Meg Webster’s Concave Room for Bees is featured as a part of LANDMARK, “a summer-long series of artist commissions that both physically and symbolically mark the land.” Socrates Sculpture Park and its surrounding area in Queens have transformed economically, ecologically, and socially since the park’s opening in 1986. It once existed as an industrial landfill, and was frequently utilized as an illegal dumping ground. Over the last 30 years, Socrates has become an institution serving the surrounding community through accessible public art and the Community Works Initiative Program, where participants learn basic landscaping and horticultural skills in workshops given by the park’s partners Plant Specialists.
In her projects, Webster installs large-scale structures made of organic elements like salt, soil, twigs, and moss. Rather than marking the land like some land artists of the 1970s, like Michael Heizer and his metal or stone objects, Webster instead shapes the soil itself, nurturing plant life as a living installation that will grow and transform.
Each of the 40-plus species of plants in the installation is also a pollinator, creating a small ecosystem to support the area’s bees. Over 1,000 individual plants, provided by Plant Specialists, populate the space. The room’s walls stand six-feet high, creating a circle that is 70 feet in diameter. As plants bloom, the color composition of Concave Room for Bees changes over time, creating what Webster described in an interview with Hyperallergic as a “living tapestry.”
Webster hopes that the piece will contribute to the surrounding natural world, not just aesthetically please human spectators, or send them a message. The endangered pollinators have had their urban ecosystems torn apart and Webster is attempting to recreate them. “I’m trying to do it for the bees and the butterflies, not for the people,” she said. After the installation, the structure will be dismantled and spread as a new layer of topsoil for Socrates Sculpture Park, a gift from Webster to the park for its 30th anniversary.
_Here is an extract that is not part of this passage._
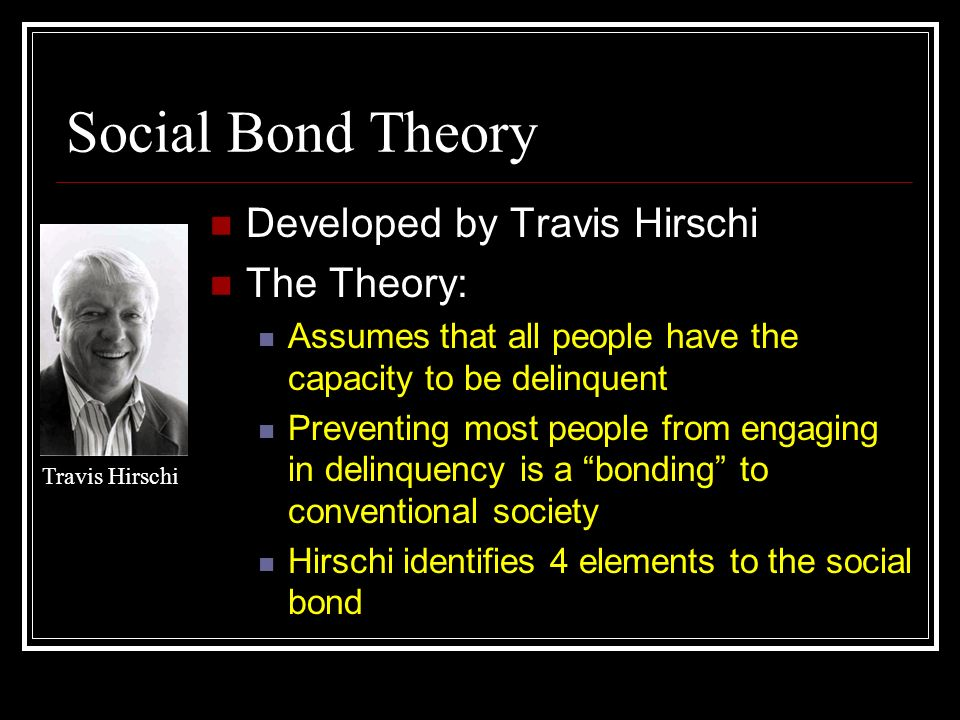 the social bond theory essay Shame and the social bond: a sociological theory  in this essay, i nominate shame, specifically, as the premier social emotion  particularly, made contributions to a theory of shame and .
Although independently curated, one of the other LANDMARK installations has formed a symbiotic relationship with Webster’s piece. The bees in the “Concave Room” mostly travel from a hive stationed in Jessica Segall’s Fugue in B♭. The piece was made from a repurposed piano frame, which houses a beehive inside. The frame was chosen as an homage to the nearby Steinway Piano Factory, which has been a major part of Astoria’s ecosystem since the 19th century, forming the longtime heart of the neighborhood once known as “Steinway Village.” Together Segall and Webster’s bee installations realize a similar dynamic, as commuting bees shuttle pollen from the “Concave Room”‘s flowers back to their honeycombs.
LANDMARK continues at Socrates Sculpture Park (32–01 Vernon Blvd, Long Island City) through August 28.